• [Task requirements]
1 - Answer these questions from the surface-winds article:
(a) How many wind-related accidents occurred from 1982 to 1993?
(b) In what percentage of those cases was there no record of a weather briefing?
(c) What wind shift does the article say comes with a cold front's passage?
2 - Extend the surface-winds article by continuing on from its final sentence.

• [Excerpted text]

Wx Watch: Windwise

Scoping out surface winds

April 1, 2005

I once did a study of general aviation weather accidents for the AOPA Air Safety Foundation. It had many goals, but one objective was determining which weather phenomenon caused the most accidents. Was it thunderstorms? No (just 20 or so accidents per year, on average — although two-thirds involved fatalities). Icing? Nope (about 60 accidents per year, with almost 30 percent being fatal). No, the hands-down winner was a category defined as "wind-related" and consisting principally of loss-of-control situations during landings in gusty, crosswind conditions. These accounted for 2,835 accidents in the 1982-to-1993 time frame — 48 percent of all 5,894 weather-related general aviation accidents!

Here are some more details about this "typical" accident scenario:

  • Half happened in the landing phase. Only 22 percent happened during takeoffs.
  • 8 percent of these accidents were fatal; 71 percent involved no injuries.
  • Private pilots with more than 1,000 total hours had 35 percent of the accidents; those with 100 to 500 hours had 31 percent; and those with fewer than 100 hours had 18 percent.
  • 95 percent of accidents happened in day-VFR conditions, and on weekends.
  • In 68 percent of the cases, there was no record of a weather briefing.
  • Tailwheel airplanes were involved in 371 recorded wind-related accidents.

A manual search of archived surface analysis charts later revealed that many of these accidents occurred in the time frame ranging between a day before and a day after a cold front's passage.

What can we infer from all this? Apart from the usual assumptions about crosswind landing skills, we can easily concoct a typical scenario. A pilot who limits his or her flying to visual conditions learns that the week's lousy weather will give way to improving conditions on the weekend. With pattern practice in mind, the pilot heads for the airport for some touch and goes. If a weather briefing was skipped, it was for good reason: It will be a local flight, and under FAR Part 91.103 a briefing isn't required for flights "in the vicinity of an airport...."

That may be the letter of the law, but it's certainly not its spirit. Common sense dictates that you check the weather before any flight. When it comes to dealing with adverse surface winds, there's some special information that's worth remembering.

Warning signs

Cold fronts — especially fast-moving ones — can create the strongest and gustiest surface winds during their passage. There will be a wind shift from the southerly to the westerly quadrants of the compass, and you should be ready for it if a cold front is predicted to affect your flying. Be ready to change runways to suit the prevailing winds, or divert to another, alternate airport that has more favorable runway alignments. Airport designers are supposed to do surveys to determine the most common prevailing wind directions, but complications can arise. Nearby housing, property limitations, local terrain, utility lines, and other obstructions (some of them political) can give some airports less high-wind-friendly runways than others.

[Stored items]

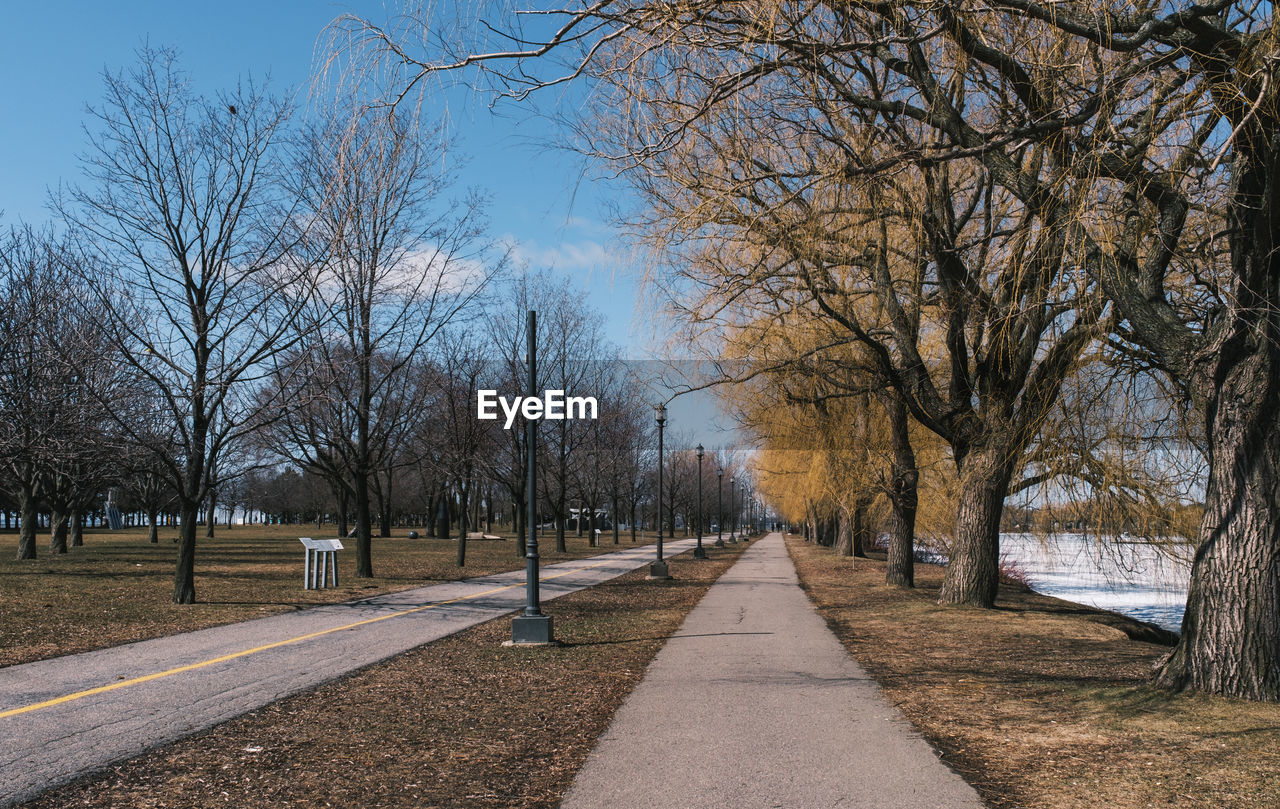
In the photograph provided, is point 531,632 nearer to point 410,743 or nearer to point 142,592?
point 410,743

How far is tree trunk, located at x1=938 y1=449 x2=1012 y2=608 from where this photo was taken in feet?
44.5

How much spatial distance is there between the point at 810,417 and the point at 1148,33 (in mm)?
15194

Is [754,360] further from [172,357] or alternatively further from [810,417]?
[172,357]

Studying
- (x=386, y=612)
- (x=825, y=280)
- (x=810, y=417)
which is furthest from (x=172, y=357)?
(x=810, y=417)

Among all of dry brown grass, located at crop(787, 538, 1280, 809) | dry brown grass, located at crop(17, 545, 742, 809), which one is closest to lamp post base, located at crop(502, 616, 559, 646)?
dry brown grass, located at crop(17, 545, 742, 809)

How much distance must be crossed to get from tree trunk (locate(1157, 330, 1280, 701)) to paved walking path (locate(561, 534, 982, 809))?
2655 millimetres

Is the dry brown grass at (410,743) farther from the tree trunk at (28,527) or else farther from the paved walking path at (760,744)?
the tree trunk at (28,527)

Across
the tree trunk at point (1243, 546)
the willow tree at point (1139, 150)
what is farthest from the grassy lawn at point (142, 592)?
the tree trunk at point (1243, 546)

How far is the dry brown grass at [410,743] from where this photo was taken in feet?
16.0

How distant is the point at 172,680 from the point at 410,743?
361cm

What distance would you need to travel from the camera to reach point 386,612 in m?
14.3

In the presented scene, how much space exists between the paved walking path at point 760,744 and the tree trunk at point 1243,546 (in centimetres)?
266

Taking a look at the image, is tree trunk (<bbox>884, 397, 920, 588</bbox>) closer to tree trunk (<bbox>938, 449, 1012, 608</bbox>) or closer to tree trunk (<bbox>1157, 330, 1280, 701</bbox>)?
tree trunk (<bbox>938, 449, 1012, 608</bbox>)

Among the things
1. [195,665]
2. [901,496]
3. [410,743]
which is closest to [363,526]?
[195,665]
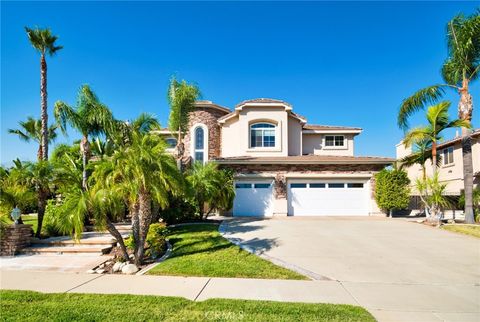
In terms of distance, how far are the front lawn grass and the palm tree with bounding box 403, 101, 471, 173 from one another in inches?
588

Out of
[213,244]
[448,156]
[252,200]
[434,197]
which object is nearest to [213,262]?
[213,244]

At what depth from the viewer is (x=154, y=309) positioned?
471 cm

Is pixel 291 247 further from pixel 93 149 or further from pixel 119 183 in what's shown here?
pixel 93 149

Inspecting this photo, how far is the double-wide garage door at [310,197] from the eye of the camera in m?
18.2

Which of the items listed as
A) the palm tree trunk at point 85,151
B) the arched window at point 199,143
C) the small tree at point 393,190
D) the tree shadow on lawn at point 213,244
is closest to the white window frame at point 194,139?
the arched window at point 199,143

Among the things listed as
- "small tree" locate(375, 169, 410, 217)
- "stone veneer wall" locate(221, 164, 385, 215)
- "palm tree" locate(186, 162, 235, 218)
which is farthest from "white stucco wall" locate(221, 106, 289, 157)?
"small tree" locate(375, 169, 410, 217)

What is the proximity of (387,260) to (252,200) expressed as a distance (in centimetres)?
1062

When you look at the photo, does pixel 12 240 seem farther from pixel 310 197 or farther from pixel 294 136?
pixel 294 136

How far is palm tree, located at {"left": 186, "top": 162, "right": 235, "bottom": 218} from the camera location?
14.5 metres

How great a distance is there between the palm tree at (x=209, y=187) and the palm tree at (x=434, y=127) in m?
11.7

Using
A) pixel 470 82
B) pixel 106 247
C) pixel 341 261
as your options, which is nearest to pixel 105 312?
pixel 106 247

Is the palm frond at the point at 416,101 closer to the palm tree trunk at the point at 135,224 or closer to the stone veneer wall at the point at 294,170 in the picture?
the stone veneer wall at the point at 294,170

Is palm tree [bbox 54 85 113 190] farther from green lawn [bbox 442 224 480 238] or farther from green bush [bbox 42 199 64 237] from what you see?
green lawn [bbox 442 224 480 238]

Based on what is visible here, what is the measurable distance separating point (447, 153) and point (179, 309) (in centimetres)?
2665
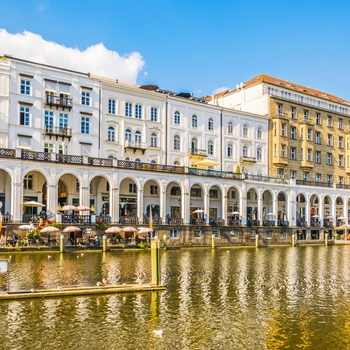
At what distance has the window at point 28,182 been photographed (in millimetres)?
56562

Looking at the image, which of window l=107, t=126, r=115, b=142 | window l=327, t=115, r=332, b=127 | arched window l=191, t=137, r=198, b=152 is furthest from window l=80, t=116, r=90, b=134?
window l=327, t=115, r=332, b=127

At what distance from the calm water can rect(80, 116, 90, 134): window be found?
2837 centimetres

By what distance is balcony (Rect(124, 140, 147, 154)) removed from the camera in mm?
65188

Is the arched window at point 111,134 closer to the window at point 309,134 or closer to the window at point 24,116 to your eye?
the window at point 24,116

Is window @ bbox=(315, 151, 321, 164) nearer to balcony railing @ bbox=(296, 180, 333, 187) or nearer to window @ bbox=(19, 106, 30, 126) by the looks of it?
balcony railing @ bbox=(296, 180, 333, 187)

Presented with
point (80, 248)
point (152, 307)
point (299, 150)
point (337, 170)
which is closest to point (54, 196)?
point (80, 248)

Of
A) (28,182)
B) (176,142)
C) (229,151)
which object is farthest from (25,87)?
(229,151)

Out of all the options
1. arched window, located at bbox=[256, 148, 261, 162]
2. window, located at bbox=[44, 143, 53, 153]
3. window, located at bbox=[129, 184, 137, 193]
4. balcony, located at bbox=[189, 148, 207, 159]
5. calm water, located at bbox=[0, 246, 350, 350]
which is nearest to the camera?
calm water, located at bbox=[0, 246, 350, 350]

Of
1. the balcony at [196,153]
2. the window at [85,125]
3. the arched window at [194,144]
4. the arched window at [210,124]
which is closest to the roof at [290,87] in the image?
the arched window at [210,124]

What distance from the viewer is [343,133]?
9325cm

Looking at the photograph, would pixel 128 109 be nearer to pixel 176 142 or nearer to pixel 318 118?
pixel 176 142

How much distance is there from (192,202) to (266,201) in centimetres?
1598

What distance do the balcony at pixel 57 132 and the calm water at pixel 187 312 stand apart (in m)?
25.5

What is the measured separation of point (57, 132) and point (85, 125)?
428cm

• [Task-by-task results]
1 -
(a) 2,835
(b) 68 percent
(c) From the southerly to the westerly quadrants of the compass

2 -
Thunderstorms can always cause strong surface winds. Anyone not keeping an eye on any nearby storm-cell progression is asking for a bad surprise — even if the center of the storm cell is miles away. Downbursts from thunderstorm cells hit the ground, then spread out, causing strong horizontal and vertical winds. When severe thunderstorms are near, you can expect surface winds in excess of 50 knots. In fact, 50-knot surface winds are part of the definition of a severe thunderstorm (tornadoes and three-quarter-inch hail are the others).

Fair-weather cumulus clouds can also cause trouble. These are signs of a much milder form of convection, one that works opposite to the dynamics of a full-blown thunderstorm's downbursts and microbursts. Fair-weather cumulus clouds are created by surface heating. The heating sends air upward, and the air cools as it rises. When it cools to its dew point, moisture condenses and a cloud forms. And what do you suppose happens when all that heated air leaves the surface — let's say an airport's surface, with all its nice, warm asphalt? The departing air leaves a vacuum of sorts, and in rushes the surrounding air to fill it. Presto, you have gusty, shifting surface winds! So a really nice flying day can, in actuality, prove to be a challenging one — even if no fronts or thunderstorms are present. The antidote here is to fly early in the morning or late in the day, when surface heating and convective currents are at their weakest. Unless, of course, you need that high-wind landing practice.

As a general rule, the stronger the wind and the higher the gusts, the greater the turbulence near the surface. That holds true with or without fronts or thunderstorms, and it's especially true if terrain or buildings and other structures are in the area. These act as obstructions in the wind flow, and cause eddies much like those seen in boulder-strewn rapids. Better have quick, correct control inputs of the right duration and deflection when flying down final.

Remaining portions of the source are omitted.